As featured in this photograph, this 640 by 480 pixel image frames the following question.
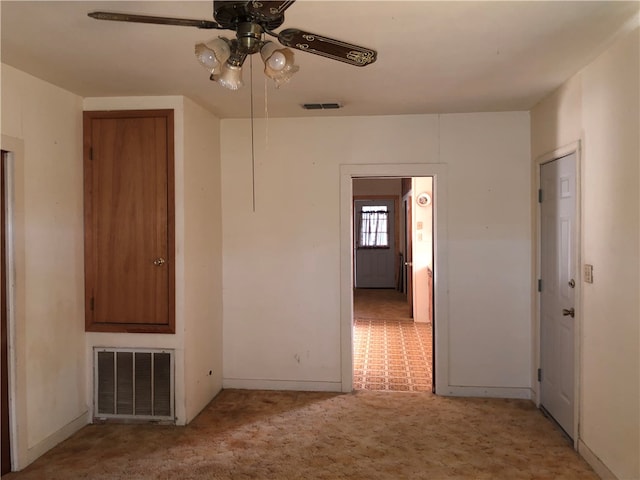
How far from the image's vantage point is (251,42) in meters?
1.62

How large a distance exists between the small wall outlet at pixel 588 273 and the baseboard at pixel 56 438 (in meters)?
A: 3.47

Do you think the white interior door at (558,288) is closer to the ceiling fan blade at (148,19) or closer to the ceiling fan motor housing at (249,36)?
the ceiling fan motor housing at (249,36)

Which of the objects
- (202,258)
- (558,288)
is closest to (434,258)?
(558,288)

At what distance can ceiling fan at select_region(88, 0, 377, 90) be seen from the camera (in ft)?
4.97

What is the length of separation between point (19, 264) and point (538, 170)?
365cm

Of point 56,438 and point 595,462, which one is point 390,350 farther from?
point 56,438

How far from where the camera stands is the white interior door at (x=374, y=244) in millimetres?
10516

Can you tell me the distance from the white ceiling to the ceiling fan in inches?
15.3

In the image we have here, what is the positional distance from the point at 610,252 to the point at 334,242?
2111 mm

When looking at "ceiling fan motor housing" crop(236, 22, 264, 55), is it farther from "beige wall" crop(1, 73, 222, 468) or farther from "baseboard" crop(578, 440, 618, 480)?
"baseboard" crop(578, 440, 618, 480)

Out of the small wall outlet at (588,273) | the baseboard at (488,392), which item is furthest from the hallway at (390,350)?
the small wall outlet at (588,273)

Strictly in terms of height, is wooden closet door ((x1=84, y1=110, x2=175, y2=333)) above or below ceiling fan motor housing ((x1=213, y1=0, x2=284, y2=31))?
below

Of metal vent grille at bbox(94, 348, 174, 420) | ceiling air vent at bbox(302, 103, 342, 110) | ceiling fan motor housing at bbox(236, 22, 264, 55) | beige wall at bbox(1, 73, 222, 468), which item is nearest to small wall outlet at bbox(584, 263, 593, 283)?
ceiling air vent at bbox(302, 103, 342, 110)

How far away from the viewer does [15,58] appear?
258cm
※ ※ ※
Task requirements.
Rewrite the rows from the line containing "Out of the small" through the last of the rows, replacing "hallway" with "corridor" and changing nothing else.

In response.
Out of the small wall outlet at (588,273) | the baseboard at (488,392), which item is furthest from the corridor at (390,350)?
the small wall outlet at (588,273)

Strictly in terms of height, is wooden closet door ((x1=84, y1=110, x2=175, y2=333)) above or below ceiling fan motor housing ((x1=213, y1=0, x2=284, y2=31))?
below

Of metal vent grille at bbox(94, 348, 174, 420) | ceiling air vent at bbox(302, 103, 342, 110) | ceiling fan motor housing at bbox(236, 22, 264, 55) | beige wall at bbox(1, 73, 222, 468), which item is nearest to small wall outlet at bbox(584, 263, 593, 283)?
ceiling air vent at bbox(302, 103, 342, 110)

How far away from the viewer does [15,58] appear?
258cm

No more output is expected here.